TEXT BLOCK
>> START
The PWA cannot be understood solely for its material benefits, however. Ickes, his subordinates, and especially the civil engineers who staffed the institution all traded on their own vision of political economy, their own ideology, and their own plan for action, rooted within the mainstream of New Deal policies. In every way, the PWA was an equal contender to the WPA.
The PWA’s Economic Theory
The vision of political economy that the PWA’s administrators shared was broadly in sync with a variety of economic theories shared by the New Deal Left. They embraced a relatively loose understanding of countercyclical action that in 1935 had yet to be transformed by the theories of John Maynard Keynes. They admired the Soviet Union’s Five-Year Plans that had achieved rapid industrialization and modernization. They were convinced that economic planning was the solution to the Great Depression.46 The common thread was an understanding of the Great Depression as a crisis primarily in production, and only secondarily in consumption.47
From the perspective of PWA administrators, industrial corporations had overproduced in the 1920s, especially in the realm of capital goods. Supplies used to construct new factories, railroads, and highways—all the goods needed for an expanding economy—were left on the sidelines without sufficient buyers. When demand for these goods failed to clear the market, a glut produced paralysis in the core sectors of the economy. Producers sat on overpriced stocks of material and then slashed production in response. The glut led them to stave off restarting production even when the economy started to improve. The economy was experiencing a “demand crisis” to which the only effective response was government purchasing to stimulate demand. Contracts for public works construction increased the demand for raw materials.
In contrast to the proposals of the WPA, the PWA would create jobs indirectly, “bubbling up” from the foundations of the American economy. As Ickes wrote, “Who is to say which is the more important—the laborer who pours the cement at the dam, the one who digs the limestone in the quarry, or the one who hauls the finished product? … In all three cases they are usually workmen who, if not for the PWA program, would be unemployed.… PWA is giving employment all down the line and any distinction between direct and indirect labor is both misleading and unimportant.”48
In addition to this immediate, countercyclical recovery effect, the PWA experts hoped that public works would also advance a different kind of public intervention into the economy: long-term economic planning led by government agencies whose actions would produce new avenues for growth and smooth out the business cycle.49 In the minds of PWA experts, public works would be both economically progressive and fiscally prudent.
>> END
EXERCISE GOAL
Could you carry the text on the PWA's economic theory forward from its last sentence?

Rows from a spatial reasoning dataset
>> START
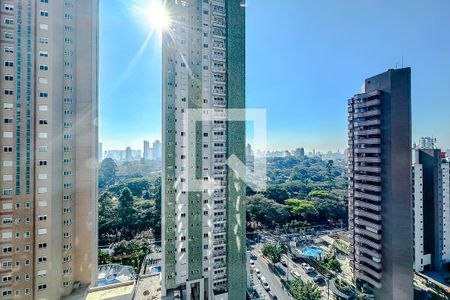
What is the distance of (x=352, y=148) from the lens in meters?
5.30

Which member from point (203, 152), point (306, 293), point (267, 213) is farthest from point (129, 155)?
point (306, 293)

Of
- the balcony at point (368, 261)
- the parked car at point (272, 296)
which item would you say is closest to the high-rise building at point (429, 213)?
the balcony at point (368, 261)

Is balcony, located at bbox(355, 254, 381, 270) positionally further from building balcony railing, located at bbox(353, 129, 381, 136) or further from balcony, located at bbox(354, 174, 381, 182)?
building balcony railing, located at bbox(353, 129, 381, 136)

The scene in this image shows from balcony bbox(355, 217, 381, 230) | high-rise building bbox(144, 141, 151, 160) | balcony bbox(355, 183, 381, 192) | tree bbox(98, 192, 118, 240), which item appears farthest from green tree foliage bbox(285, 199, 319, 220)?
high-rise building bbox(144, 141, 151, 160)

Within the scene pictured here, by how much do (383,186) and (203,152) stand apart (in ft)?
13.6

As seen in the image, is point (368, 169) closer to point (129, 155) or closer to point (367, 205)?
point (367, 205)

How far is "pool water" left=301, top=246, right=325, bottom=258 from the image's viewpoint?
6891 millimetres

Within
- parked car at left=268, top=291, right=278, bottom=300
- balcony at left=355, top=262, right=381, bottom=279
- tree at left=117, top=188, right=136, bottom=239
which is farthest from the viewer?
tree at left=117, top=188, right=136, bottom=239

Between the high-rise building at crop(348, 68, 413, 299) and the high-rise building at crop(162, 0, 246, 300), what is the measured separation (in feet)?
9.81

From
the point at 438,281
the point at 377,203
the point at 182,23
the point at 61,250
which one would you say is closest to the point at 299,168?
the point at 438,281

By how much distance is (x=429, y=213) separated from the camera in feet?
20.0

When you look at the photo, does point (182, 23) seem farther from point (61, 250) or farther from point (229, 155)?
point (61, 250)

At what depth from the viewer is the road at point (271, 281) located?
4.96 metres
>> END
EXERCISE RESULT
The PWA’s “National Construction Plan” exemplifies the theory. It characterizes the Great Depression as primarily a failure in the construction market: “From 1925 through 1929 total dollar volume of annual construction was within the range of $[11 billion] to $[13 billion]…. It is estimated that private construction at the present time is at the rate of $[2.5 billion] to [3 billion] a year.”50 To reverse this trend, the PWA advocated boosting production, rather than enhancing consumer demand—“a government program of $[5 billion] a year would bring the total construction volume to the figure mentioned about as representing an adequate amount of construction to give a volume of employment equal to that prevailing from 1925–1929.”51 The emphasis here is on the material factors, the volume of construction, the works themselves, as the key factors driving the economy.
Back to Work: The Story of the PWA, Ickes’s account of the program’s history and importance, focuses on the multiplier and transformative effects of new production relative to new consumption: “Wide highways offer possibilities of easier and more profitable trade for the farmers; higher standard of living for his family,” he noted. “Upon roads depend the prosperity of millions…. [A]t the present time the greatest potential source of national wealth lies undeveloped in our rivers…. [E]ach gallon of water falls is a possible source of electric current, which possess the god-like qualities of heat, power, and light.”52 Public institutions had the capacity to expand and improve the physical and moral environment of the United States. As Ickes put it, “Roads bring civilization.”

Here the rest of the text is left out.